Pierangelo Castagneto

Joe Frazier (1944-2011)

Sembra di vederlo ancora, come sempre, avanzare, ondeggiando, sbuffando, evitando i colpi, ingobbito, cercando di portare il suo mortifero gancio sinistro che spedi’ al tappeto molti dei suoi avversari. Come quella notte di New York, al Madison Square Garden, quando a cadere davanti a lui fu the Greatest. Quella sera, l’America Bianca aveva tifato per lui, per un afroamericano, come era gia’ successo nel 1938, quando un altro peso massimo afroamericano, Joe Louis, aveva sconfitto in nome della democrazia Max Schmelling, l’ulano nero del Reno, ariano simbolo dell’avanzante nazismo.

Nato a Laurel Bay, Beaufort, in Sud Carolina, da un famiglia di agricoltori, Joe Frazier aveva imparato presto l’arte del combattere, fuori e dentro al ring. Si racconta che, quando era ragazzino, un grosso maiale lo insegui’ nel cortile; Joe cadde malamente sul suo braccio sinistro. Poiché la famiglia non poteva permettersi di pagare un dottore, il braccio guarì da solo, rimanendo però leggeremente curvato all’indietro. Come un’arma carica, pronta a colpire.

Nei primi anni Cinquanta, il pugilato americano poteva offrire un ventaglio di campioni di ineguagliata bravura: leggende del ring quali Sugar Ray Robinson, Rocky Marciano, Jack La Motta, Willie Pep ben presto divennero gli eroi del piccolo Joe che poteva seguire le loro imprese trasmesse dai televisori allora da poco disponibili. Nel 1958, Joe decise di lasciare le magre prospettive che il cotone e le angurie della Carolina potevano offrire e raggiunse il fratello Tommy a New York. Da qui a Philadelphia dove sotto la guida del maestroYancey "Yank" Durham, Frazier iniziò la sua carriera pugilistica.  Come  dilettante il suo score fu eccezionale: un solo match perso in tre anni di attivita’. Alle Olimpiadi di Tokio, nel 1964, vinse la medaglia d’oro, nella categoria dei pesi massimi. In finale, con il pollice sinistro fratturato, affrontò un possente meccanico tedesco, dieci anni più vecchio di lui, che in semifinale aveva sconfitto il nostro Giuseppe Ros. Non potendo contare sulla sua arma migliore, Frazier vinse col destro.
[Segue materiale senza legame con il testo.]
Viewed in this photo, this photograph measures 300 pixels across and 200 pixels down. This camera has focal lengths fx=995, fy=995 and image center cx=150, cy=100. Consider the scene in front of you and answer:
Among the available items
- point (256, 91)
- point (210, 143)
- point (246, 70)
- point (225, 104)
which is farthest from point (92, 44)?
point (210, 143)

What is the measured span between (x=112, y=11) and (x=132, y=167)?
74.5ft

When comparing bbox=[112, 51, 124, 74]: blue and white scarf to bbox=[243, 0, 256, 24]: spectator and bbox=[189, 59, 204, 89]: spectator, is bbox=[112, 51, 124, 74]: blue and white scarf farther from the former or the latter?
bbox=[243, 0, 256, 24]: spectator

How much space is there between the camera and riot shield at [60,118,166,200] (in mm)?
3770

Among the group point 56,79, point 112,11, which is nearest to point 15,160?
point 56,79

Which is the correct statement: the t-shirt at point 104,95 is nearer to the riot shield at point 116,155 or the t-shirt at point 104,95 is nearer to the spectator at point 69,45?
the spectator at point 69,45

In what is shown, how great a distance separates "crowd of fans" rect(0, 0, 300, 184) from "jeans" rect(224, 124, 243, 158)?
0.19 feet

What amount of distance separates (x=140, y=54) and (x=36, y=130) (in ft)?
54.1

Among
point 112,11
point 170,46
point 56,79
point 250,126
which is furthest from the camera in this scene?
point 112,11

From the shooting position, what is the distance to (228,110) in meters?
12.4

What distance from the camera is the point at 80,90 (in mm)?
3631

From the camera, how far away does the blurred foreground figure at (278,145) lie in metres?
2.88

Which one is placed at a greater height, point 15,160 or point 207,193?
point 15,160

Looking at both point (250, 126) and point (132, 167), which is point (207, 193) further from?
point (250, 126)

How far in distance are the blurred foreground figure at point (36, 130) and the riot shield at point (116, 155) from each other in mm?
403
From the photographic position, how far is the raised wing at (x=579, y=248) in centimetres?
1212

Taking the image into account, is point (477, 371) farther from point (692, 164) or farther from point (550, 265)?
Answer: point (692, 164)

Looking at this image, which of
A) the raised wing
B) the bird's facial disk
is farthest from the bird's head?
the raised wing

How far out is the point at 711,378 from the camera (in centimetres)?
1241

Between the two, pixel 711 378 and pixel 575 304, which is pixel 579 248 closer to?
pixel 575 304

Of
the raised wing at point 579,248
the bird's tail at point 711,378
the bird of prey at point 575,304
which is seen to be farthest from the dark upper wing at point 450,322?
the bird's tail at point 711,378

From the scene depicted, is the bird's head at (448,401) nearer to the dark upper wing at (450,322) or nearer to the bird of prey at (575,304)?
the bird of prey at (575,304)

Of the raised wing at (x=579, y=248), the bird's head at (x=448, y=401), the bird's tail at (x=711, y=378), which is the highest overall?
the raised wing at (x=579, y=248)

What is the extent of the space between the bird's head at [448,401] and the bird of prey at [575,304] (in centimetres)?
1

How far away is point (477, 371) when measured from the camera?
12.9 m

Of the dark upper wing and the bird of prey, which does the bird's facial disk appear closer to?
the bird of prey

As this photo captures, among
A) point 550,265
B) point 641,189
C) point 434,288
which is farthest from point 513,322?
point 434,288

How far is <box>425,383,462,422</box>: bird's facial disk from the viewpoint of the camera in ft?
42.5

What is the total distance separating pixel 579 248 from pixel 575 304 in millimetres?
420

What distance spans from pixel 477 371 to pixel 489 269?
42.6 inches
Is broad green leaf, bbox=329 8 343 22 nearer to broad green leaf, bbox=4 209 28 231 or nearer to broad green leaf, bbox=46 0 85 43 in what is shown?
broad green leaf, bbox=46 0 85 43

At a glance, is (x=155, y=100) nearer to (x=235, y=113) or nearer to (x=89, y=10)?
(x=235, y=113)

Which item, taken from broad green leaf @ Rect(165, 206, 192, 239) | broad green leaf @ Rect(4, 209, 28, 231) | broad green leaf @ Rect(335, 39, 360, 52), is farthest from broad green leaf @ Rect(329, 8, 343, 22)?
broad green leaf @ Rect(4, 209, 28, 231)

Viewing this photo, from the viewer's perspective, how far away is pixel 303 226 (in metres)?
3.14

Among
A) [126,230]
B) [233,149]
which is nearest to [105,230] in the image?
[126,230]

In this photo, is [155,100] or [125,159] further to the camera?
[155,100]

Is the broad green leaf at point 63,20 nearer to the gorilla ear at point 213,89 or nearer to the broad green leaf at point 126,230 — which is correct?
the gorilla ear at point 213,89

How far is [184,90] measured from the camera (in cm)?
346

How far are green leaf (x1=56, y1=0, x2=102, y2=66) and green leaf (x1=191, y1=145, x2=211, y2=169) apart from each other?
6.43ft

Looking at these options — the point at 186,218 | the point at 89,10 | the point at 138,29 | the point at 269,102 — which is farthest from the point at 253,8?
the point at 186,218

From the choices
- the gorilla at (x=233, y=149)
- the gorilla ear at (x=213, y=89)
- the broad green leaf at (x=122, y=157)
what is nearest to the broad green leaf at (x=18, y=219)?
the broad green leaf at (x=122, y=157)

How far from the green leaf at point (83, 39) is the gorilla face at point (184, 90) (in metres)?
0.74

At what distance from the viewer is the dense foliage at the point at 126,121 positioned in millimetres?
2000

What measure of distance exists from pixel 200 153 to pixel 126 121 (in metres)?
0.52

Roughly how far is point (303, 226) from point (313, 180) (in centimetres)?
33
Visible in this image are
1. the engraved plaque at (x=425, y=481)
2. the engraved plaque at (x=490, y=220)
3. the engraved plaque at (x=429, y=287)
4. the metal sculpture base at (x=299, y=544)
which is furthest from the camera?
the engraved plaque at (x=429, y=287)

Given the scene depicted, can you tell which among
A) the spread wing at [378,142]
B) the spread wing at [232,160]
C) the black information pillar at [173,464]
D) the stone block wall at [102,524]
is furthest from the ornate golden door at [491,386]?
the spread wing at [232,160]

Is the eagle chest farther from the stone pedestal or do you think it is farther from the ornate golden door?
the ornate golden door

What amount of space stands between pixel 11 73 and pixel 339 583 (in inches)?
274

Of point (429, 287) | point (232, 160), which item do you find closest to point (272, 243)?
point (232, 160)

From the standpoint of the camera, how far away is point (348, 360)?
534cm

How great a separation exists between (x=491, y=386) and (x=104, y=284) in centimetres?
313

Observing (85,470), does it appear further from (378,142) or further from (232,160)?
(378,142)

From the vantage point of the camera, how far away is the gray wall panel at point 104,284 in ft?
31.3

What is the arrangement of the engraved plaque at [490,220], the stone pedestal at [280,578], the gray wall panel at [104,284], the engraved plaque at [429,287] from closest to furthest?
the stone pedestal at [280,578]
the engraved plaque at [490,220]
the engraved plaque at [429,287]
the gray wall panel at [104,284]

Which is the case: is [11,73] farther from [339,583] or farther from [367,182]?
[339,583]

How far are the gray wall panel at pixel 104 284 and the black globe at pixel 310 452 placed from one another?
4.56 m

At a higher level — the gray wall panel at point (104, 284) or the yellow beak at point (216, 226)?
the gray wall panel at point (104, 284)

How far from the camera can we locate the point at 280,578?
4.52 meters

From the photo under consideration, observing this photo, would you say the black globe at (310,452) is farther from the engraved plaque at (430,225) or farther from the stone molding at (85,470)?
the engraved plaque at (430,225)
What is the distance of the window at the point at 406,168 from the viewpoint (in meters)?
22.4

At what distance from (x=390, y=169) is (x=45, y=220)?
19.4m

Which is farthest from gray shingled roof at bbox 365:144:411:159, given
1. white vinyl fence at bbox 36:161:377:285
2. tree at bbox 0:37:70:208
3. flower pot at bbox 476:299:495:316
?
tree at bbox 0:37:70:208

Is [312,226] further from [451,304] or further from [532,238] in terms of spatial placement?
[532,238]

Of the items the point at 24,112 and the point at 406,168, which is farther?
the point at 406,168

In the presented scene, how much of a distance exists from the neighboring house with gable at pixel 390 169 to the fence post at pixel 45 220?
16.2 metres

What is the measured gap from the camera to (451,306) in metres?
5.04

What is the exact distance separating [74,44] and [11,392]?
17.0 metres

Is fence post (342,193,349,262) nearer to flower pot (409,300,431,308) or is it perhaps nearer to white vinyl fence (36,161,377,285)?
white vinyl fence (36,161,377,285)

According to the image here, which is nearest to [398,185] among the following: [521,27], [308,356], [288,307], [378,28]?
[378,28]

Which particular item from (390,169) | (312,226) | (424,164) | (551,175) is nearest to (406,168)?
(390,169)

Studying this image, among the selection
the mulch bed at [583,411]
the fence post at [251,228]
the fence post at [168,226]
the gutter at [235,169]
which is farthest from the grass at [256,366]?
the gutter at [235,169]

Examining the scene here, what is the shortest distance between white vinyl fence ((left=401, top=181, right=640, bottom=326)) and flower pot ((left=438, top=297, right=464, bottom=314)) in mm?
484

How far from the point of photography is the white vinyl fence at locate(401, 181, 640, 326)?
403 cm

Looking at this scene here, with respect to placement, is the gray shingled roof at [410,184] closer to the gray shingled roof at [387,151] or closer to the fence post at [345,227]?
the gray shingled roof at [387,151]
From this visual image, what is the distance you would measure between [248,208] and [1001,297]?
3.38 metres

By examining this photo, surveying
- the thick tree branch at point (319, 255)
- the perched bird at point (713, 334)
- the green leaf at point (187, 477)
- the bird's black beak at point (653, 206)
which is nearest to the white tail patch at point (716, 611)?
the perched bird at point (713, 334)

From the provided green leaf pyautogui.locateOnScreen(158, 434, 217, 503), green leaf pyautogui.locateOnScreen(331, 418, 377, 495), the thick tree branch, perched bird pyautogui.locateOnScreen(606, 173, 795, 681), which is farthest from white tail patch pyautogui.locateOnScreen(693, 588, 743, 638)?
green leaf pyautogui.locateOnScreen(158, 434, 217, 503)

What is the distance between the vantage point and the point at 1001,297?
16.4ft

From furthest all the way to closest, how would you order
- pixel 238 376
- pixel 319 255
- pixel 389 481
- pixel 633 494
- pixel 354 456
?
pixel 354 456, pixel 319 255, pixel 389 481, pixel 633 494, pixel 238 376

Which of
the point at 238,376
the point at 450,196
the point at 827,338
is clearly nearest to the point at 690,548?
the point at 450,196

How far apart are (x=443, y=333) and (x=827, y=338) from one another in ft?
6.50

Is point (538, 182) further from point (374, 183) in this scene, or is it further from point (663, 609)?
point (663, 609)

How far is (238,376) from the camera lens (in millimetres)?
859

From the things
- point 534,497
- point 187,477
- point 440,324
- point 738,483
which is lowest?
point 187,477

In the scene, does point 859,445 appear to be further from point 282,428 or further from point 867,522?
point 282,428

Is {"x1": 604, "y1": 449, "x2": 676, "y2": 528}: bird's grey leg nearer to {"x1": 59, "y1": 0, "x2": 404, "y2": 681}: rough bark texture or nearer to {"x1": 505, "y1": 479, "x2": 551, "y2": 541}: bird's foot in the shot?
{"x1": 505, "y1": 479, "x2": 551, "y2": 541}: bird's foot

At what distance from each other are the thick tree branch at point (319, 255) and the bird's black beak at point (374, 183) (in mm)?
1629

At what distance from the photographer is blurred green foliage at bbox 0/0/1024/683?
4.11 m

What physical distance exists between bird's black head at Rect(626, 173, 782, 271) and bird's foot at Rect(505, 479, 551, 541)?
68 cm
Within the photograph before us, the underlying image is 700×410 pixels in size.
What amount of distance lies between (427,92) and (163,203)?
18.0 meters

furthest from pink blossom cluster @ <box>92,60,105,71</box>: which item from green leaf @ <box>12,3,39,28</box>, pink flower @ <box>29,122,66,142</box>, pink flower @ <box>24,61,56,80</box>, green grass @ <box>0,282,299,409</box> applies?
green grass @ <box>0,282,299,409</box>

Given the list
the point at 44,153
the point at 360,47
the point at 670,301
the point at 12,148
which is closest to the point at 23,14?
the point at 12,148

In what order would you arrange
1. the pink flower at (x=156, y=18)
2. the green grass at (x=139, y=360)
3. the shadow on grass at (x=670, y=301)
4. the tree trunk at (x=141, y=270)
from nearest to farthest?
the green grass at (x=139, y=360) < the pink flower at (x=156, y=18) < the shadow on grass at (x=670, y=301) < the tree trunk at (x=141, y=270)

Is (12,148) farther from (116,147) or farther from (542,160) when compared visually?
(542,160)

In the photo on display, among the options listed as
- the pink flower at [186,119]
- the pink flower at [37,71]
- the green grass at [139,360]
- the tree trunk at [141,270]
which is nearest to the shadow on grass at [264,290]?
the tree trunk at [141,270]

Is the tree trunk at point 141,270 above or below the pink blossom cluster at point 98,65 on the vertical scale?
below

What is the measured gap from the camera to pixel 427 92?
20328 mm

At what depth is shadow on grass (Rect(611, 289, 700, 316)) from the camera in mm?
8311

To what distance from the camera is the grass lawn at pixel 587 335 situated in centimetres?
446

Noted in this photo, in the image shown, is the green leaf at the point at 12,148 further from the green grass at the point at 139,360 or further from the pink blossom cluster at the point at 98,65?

Il passaggio al professionismo avvenne l’anno successivo. Frazier inanellò una lunga serie di vittorie prima del limite, spesso grazie al gancio sinistro preparato dal maiale, fino alla conquista, nel 1970, del titolo di campione del mondo dei massimi, quando sconfisse Jimmy Ellis. Fra le sue vittime, pugili di vaglia quali il roccioso argentino Oscar Bonavena, l’indomito canadese George Chuvalo e il californiano Jerry Quarry. Poi venne la notte di New York. Frazier non perdono’ mai fino in fondo Alì. Nel loro terzo, epico incontro, “The Thrilla in Manilla”, nelle Filippine del dittatore Marcos, il labbro di Louisville lo derise e lo sbeffeggio costantemente con pesanti insulti razziali, chiamandolo Uncle Tom, paragonandolo ad un gorilla. Era lui a sentirsi il paladino degli afromaericani, con la sua conversione all’Islam esibita con clamore ad un’America ancora divisa dalla linea del colore. Solo qualche tempo prima, nel 1966, quando Alì venne privato della licenza pugilistica per essersi rifiutato di andare in Vietnam, Frazier lo aveva sostenuto in ogni maniera chiedendo addirittura al presidente Nixon che fosse perdonato. Ma a Manila, Alì non mostrò alcuna riconoscenza. Dopo quattordici, feroci riprese, Eddie Futch, l’allenatore di  Frazier, impedì al suo protetto, ormai cieco per i colpi ricevuti, di continuare. “La cosa più vicina alla morte che abbia mai provato”, avrebbe poi commentato Alì, parlando di quel match. Dopo quell’incontro la carriera di Frazier può considerarsi chiusa: un altro terribile picchiatore, George Foreman, gli inflisse l’ultima sconfitta.

Sfuggendo da un cliché che lo voleva introverso e schivo, negli anni Settanta, Frazier aveva  tentato una carriera parallela in campo musicale. Con il suo gruppo di r&b, i Knockouts, incise alcuni singoli, non memorabili invero, per la Motown e la Capitol, esibendosi anche al Cesars Palace. Fino al suono dell’ultima campana, Joe Frazier visse nella palestra che portava il suo nome, a Philedelphia, ricordando quella notte di marzo, mimando per i nuovi e vecchi discepoli della nobile arte quel fantastico gancio, quell’indimenticabile quattordicesimo round. Il match del secolo.